Required task 1. Rewrite the rows from the line containing "What is bottommost from" through the line containing "1018 centimetres", inclusive, as a Markdown table with the columns Row and Text. Put each line's number in Row and the line itself in Text, and leave out blank lines.

Document excerpt.
::::
The AAP offers the following tips for parents on choosing toys for young children with special needs:
- Choose toys for the child's developmental (not chronological) age: Children with special needs have a unique risk for injury if their physical or behavioral development does not match the age on the package, according to a 2016 study. Miniland has broken down toys within each of our categories based on age and which specific skill it enhances, making the process a bit easier.
- Look for toys that help teachers and children play together: This helps kids explore with pretend play and creativity. Being involved in these fun activities also helps you notice your students’ strengths and achievements. A great game to play together is our popular Emotions Detective: where children can pinpoint various emotions and figure out which one is being shown on each card. This particularly supports language and communication, as children can identify what they’re feeling and put a name on it to better express themselves.
::::
Required task 2. Continue the excerpt on choosing toys for children with special needs from the point where it stops.

Dataset rows.
::::
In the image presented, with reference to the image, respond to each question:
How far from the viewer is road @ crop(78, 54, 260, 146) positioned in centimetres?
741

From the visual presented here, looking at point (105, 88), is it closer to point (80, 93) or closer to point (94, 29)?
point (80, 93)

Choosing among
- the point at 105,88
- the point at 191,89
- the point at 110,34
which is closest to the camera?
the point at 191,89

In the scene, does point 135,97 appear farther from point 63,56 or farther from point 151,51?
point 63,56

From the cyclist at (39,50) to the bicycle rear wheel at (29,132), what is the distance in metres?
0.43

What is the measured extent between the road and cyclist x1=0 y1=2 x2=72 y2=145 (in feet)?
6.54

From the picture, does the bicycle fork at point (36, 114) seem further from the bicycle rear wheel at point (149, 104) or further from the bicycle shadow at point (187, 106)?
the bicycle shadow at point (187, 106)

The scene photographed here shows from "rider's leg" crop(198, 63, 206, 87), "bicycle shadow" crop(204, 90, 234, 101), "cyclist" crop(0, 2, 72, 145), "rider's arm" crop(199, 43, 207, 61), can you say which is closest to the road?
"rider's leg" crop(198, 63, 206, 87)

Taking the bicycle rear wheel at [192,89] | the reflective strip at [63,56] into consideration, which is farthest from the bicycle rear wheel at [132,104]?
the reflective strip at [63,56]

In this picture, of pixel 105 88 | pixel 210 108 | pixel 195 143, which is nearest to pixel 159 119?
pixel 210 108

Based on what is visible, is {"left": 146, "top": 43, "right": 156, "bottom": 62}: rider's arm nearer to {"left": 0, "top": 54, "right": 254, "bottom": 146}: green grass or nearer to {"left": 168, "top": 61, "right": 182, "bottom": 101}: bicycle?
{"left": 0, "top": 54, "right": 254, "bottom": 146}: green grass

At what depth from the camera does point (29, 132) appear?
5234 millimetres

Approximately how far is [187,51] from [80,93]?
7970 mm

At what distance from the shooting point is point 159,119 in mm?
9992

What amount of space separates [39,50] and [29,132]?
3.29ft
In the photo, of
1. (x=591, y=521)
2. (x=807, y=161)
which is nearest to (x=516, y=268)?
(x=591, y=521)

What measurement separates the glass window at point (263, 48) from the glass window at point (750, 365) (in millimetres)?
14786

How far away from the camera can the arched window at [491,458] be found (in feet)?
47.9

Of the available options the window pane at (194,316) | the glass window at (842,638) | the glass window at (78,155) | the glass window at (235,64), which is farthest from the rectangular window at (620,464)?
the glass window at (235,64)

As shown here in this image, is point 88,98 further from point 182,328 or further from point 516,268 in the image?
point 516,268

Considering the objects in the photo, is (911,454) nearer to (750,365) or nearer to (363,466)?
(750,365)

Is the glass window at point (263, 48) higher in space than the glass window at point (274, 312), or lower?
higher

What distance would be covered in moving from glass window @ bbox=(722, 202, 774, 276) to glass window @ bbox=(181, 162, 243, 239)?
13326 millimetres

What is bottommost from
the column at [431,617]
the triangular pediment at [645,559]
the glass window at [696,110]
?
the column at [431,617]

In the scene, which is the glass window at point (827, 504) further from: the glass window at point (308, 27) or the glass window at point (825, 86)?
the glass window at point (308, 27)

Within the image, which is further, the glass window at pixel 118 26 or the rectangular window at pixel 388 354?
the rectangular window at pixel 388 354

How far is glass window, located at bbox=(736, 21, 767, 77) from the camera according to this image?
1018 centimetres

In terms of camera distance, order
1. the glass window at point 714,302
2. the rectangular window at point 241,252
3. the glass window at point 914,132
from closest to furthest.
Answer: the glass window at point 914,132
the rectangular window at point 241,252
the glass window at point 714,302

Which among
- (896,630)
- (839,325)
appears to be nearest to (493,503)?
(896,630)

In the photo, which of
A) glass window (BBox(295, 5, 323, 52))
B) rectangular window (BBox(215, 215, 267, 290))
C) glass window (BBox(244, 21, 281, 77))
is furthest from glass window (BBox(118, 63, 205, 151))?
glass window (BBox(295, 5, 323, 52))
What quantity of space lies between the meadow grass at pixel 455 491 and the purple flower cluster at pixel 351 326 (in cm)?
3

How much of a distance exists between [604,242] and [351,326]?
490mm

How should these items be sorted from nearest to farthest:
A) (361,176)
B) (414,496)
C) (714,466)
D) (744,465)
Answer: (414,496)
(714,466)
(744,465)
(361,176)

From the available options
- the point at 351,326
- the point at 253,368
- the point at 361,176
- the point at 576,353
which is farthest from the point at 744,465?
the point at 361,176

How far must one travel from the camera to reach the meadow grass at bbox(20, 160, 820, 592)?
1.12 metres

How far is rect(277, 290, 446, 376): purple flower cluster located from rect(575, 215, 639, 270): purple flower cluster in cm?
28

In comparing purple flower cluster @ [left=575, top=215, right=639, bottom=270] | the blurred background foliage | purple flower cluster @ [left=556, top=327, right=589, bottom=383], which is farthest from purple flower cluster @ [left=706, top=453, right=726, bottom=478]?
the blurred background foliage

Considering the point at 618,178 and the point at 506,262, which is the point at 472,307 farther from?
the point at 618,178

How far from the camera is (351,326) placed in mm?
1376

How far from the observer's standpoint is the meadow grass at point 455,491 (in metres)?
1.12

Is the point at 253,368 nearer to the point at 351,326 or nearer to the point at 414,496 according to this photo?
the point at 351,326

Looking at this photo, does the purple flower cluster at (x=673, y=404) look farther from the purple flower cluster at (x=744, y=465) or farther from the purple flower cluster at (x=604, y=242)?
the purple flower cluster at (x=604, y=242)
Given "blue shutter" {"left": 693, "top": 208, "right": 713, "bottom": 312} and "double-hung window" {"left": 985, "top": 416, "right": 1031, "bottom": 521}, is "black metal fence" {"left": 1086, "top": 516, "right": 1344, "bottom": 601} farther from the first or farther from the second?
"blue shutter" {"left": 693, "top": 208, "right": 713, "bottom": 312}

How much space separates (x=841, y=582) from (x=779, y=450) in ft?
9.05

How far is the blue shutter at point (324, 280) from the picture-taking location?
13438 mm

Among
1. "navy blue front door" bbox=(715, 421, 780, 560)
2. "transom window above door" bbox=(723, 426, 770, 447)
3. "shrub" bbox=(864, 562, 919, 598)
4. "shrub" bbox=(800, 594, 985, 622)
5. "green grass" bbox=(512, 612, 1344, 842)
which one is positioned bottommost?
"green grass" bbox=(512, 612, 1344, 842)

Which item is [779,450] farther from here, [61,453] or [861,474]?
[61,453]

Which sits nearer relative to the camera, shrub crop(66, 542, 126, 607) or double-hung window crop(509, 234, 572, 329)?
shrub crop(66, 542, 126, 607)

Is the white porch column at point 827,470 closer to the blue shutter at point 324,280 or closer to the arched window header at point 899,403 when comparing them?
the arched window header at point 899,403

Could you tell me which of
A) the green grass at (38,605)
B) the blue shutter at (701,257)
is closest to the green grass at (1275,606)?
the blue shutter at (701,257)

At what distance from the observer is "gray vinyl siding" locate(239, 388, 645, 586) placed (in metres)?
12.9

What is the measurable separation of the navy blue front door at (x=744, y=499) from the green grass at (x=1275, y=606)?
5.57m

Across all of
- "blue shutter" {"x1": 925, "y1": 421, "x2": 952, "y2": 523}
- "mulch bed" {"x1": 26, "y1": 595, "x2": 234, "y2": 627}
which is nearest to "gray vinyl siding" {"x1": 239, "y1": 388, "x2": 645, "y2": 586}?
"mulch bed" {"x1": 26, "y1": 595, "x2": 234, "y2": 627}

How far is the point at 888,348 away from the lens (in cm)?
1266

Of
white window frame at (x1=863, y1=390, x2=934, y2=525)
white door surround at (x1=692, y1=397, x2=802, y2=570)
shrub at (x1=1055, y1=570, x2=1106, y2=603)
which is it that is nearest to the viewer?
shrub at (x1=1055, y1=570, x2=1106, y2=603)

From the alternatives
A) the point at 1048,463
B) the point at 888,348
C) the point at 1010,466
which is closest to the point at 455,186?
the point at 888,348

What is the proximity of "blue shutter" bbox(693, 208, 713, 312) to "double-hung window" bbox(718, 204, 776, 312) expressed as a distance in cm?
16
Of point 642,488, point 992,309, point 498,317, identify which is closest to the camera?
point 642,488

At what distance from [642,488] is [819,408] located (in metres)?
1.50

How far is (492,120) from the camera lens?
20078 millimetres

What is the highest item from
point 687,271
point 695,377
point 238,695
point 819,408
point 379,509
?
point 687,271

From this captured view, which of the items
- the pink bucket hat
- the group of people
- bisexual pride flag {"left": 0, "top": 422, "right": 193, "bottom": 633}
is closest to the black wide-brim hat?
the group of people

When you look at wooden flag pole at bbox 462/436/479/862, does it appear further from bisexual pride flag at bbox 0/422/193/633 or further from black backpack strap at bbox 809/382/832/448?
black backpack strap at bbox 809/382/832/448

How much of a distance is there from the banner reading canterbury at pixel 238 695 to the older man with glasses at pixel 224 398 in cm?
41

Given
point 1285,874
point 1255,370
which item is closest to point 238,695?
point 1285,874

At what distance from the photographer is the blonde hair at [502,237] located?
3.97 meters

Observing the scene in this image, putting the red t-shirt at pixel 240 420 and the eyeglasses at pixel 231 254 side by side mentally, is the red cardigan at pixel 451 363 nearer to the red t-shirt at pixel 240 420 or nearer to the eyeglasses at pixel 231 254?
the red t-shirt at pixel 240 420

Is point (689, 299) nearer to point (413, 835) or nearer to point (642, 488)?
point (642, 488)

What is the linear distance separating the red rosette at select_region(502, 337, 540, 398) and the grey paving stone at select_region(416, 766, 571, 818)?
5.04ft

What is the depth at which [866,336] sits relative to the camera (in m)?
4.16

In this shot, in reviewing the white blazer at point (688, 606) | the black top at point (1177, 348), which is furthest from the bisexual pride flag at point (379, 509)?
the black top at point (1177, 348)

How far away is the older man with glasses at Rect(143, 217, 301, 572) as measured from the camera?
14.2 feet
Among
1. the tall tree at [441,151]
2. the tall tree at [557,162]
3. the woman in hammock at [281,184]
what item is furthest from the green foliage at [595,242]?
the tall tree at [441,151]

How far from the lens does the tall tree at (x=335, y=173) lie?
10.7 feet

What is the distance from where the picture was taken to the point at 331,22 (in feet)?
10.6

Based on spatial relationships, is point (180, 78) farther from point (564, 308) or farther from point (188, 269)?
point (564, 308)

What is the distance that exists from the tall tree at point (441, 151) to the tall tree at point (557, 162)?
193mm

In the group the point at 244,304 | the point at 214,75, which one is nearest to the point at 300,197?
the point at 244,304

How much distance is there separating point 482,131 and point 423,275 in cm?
::::
Exercise answer 1.
| Row | Text |
|---|---|
| 1 | What is bottommost from |
| 2 | the column at [431,617] |
| 3 | the triangular pediment at [645,559] |
| 4 | the glass window at [696,110] |
| 5 | ? |
| 6 | the column at [431,617] |
| 7 | In the scene, which is the glass window at point (827, 504) further from: the glass window at point (308, 27) or the glass window at point (825, 86)? |
| 8 | the glass window at point (308, 27) |
| 9 | Within the image, which is further, the glass window at pixel 118 26 or the rectangular window at pixel 388 354? |
| 10 | the rectangular window at pixel 388 354 |
| 11 | How far is glass window, located at bbox=(736, 21, 767, 77) from the camera according to this image? |
| 12 | 1018 centimetres |

Exercise answer 2.
- Provide plenty of dolls in the room: Doll play is a wonderfully intuitive and nurturing activity that brings out various emotions within children, particularly those with special needs. Having a variety of dolls of different sizes, races and genders provide an opportunity for children to self-identify as well as accept those that may look different than they do. Miniland has recently launched a new line of Dolls with Down Syndrome that are providing beautiful examples of inclusivity and acceptance:
*Photo credit: @TheWalkerWays
- Help them learn basic skills to inspire confidence: Learning new skills at a young age is often daunting, particularly for children who may not learn at the same pace as other children in the classroom. A great way to support this lesson and simultaneously instill confidence in children with special needs is to provide activities that help them learn through play. For example, Miniland’s Fastening Dolls are made in the likeness of various ethnicities and genders from around the world, and provide a delightful learning tool for children to practice important every day skills. They also help support a child’s crucial SEL curriculum. By presenting various tasks to complete, they become more confident in their abilities and are more aware of themselves. Each soft bodied doll is equipped with fastening buttons, zippers, snaps, shoe laces, buckles, Velcro tabs and more. Young children will love these supportive friends that can help them learn to stick Velcro together, zip zippers, tie shoe laces, snap buttons, and buckle buckles. They’re also machine-washable! The dolls are lightweight and very easy to use, making the lessons come alive in the form of a huggable friend that guides them through the process. These aids can help children with motor, visual or other disabilities enjoy play.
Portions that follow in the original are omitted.